----- DOCUMENT EXCERPT

Stem cell researcher Robert Lanza hopes to save thousands of lives -- and for a long time this caused him to fear for his own.


"They bused these crazy people up from Kansas, and then they picnicked right outside our front door," he says as he gazes out of his window at the gray winter landscape of Marlborough, Massachusetts. "The public thought we had these little buggy-eyed embryos here and were ripping apart their limbs to get these cells."

The physician always feared "somebody hiding in the bushes," waiting to attack him. At the time, a doctor was threatened at a nearby fertility clinic, and a pipe bomb exploded at a bio lab in Boston.

"Back then I thought that there was probably a 50-50 chance that I was going to get knocked off because I was so visible," says the doctor. Then he leans back in his chair and laughs. Lanza likes to flirt with danger: "I said, okay, try to kill me -- I’m still going to do what I think is right."

----------
----- DATA BELOW

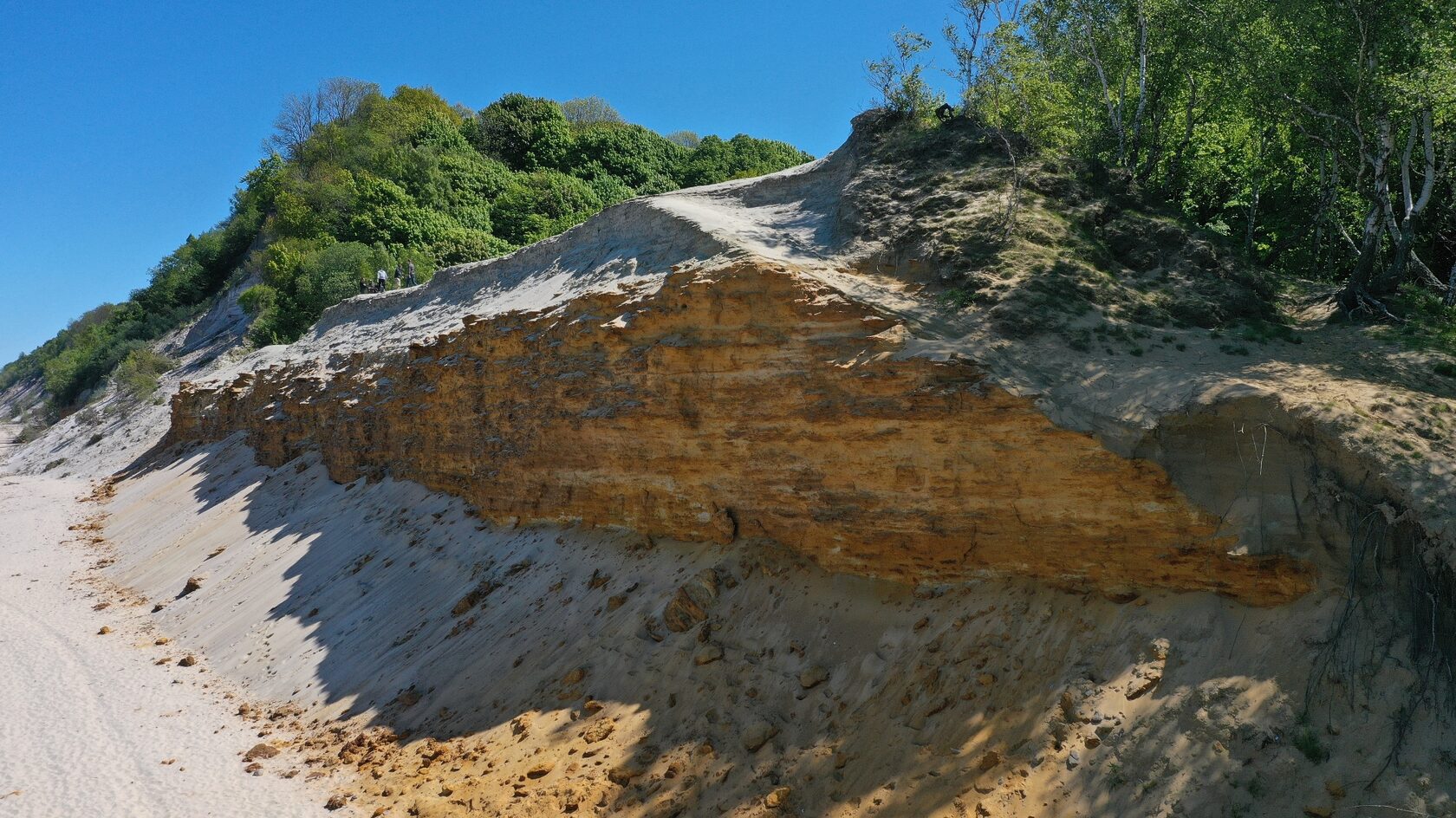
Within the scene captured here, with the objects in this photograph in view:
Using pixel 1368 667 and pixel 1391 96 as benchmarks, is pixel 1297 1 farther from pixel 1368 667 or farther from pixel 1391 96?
pixel 1368 667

----------

:: BRIEF A ::
In the text about stem cell researcher Robert Lanza, what exploded at a bio lab in Boston?
:: BRIEF B ::
Please continue the text about stem cell researcher Robert Lanza from its last sentence onward.

:: RESPONSE BOX A ::
A pipe bomb.

:: RESPONSE BOX B ::
In Lanza’s case, doing what is "right" involves working with therapies based on human stem cells. The blind shall see again; the paralyzed shall walk again; the hemophiliac shall not bleed anymore. That may sound like something out of the Bible, but Lanza is no faith healer. In fact, the US business magazine Fortune called him "the standard-bearer for stem cell research." The 57-year-old is the chief scientific officer at the US company Advanced Cell Technology (ACT) and one of the most flamboyant and controversial figures in this field of research.

Militant anti-abortionists tried to hunt Lanza down because embryos had to die for his research. Just last year, the scientific journal Nature wrote that ACT has "a history of public blunders" and a reputation for "overhyping results."

At the same time, however, Lanza is writing medical history. For over one year now, eye patients in the US and the UK have been treated with cells from ACT laboratories -- the first clinical stem cell trial worldwide.

And there is a world premiere in the making: Lanza’s team has cultivated blood platelets that could be tested in hospitals as early as this year. The researcher and his team didn’t harvest the cells from embryonic stem cells, but rather from induced pluripotent stem (iPS) cells derived from normal body cells.

"It took a decade," says Lanza, "but now we are finally ready to move into the clinic with our stem cell therapies."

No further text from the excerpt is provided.